### Instructions for the task
Keeping each line exactly as it is, output all of the records.

Segment Start: Exercise materials

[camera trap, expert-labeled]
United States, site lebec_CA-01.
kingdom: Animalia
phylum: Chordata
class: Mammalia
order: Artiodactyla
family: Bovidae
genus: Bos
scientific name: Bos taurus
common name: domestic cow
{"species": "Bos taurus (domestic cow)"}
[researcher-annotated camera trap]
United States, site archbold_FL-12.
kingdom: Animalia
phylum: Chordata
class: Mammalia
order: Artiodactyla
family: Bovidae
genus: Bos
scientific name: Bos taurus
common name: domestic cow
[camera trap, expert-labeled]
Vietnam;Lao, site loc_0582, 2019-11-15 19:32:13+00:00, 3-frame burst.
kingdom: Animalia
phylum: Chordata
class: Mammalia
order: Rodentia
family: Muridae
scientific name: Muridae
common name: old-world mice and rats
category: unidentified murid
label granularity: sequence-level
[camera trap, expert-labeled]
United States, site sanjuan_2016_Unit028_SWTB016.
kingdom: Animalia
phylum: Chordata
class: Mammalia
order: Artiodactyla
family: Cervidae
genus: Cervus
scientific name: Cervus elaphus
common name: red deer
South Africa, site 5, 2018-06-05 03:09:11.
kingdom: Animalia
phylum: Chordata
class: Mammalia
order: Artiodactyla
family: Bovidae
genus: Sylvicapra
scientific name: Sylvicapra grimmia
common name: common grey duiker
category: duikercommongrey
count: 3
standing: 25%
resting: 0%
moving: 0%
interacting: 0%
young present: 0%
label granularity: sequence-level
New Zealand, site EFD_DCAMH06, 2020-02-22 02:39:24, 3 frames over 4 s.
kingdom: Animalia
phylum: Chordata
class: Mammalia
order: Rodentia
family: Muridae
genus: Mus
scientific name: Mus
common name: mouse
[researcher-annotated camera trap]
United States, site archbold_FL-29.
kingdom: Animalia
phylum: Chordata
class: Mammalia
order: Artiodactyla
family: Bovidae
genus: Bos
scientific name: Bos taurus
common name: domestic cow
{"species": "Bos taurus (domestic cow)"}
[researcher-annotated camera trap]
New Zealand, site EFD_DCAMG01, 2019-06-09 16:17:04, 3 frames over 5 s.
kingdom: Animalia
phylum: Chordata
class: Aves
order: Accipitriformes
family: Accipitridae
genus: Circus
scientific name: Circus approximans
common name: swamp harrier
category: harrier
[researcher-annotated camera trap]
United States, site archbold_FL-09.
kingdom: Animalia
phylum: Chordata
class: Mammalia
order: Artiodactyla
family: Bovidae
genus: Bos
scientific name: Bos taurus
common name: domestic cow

Segment End: Exercise materials

### Solution to this problem
[camera trap, expert-labeled]
United States, site lebec_CA-01.
kingdom: Animalia
phylum: Chordata
class: Mammalia
order: Artiodactyla
family: Bovidae
genus: Bos
scientific name: Bos taurus
common name: domestic cow
{"species": "Bos taurus (domestic cow)"}
[researcher-annotated camera trap]
United States, site archbold_FL-12.
kingdom: Animalia
phylum: Chordata
class: Mammalia
order: Artiodactyla
family: Bovidae
genus: Bos
scientific name: Bos taurus
common name: domestic cow
[camera trap, expert-labeled]
Vietnam;Lao, site loc_0582, 2019-11-15 19:32:13+00:00, 3-frame burst.
kingdom: Animalia
phylum: Chordata
class: Mammalia
order: Rodentia
family: Muridae
scientific name: Muridae
common name: old-world mice and rats
category: unidentified murid
label granularity: sequence-level
[camera trap, expert-labeled]
United States, site sanjuan_2016_Unit028_SWTB016.
kingdom: Animalia
phylum: Chordata
class: Mammalia
order: Artiodactyla
family: Cervidae
genus: Cervus
scientific name: Cervus elaphus
common name: red deer
South Africa, site 5, 2018-06-05 03:09:11.
kingdom: Animalia
phylum: Chordata
class: Mammalia
order: Artiodactyla
family: Bovidae
genus: Sylvicapra
scientific name: Sylvicapra grimmia
common name: common grey duiker
category: duikercommongrey
count: 3
standing: 25%
resting: 0%
moving: 0%
interacting: 0%
young present: 0%
label granularity: sequence-level
New Zealand, site EFD_DCAMH06, 2020-02-22 02:39:24, 3 frames over 4 s.
kingdom: Animalia
phylum: Chordata
class: Mammalia
order: Rodentia
family: Muridae
genus: Mus
scientific name: Mus
common name: mouse
[researcher-annotated camera trap]
United States, site archbold_FL-29.
kingdom: Animalia
phylum: Chordata
class: Mammalia
order: Artiodactyla
family: Bovidae
genus: Bos
scientific name: Bos taurus
common name: domestic cow
{"species": "Bos taurus (domestic cow)"}
[researcher-annotated camera trap]
New Zealand, site EFD_DCAMG01, 2019-06-09 16:17:04, 3 frames over 5 s.
kingdom: Animalia
phylum: Chordata
class: Aves
order: Accipitriformes
family: Accipitridae
genus: Circus
scientific name: Circus approximans
common name: swamp harrier
category: harrier
[researcher-annotated camera trap]
United States, site archbold_FL-09.
kingdom: Animalia
phylum: Chordata
class: Mammalia
order: Artiodactyla
family: Bovidae
genus: Bos
scientific name: Bos taurus
common name: domestic cow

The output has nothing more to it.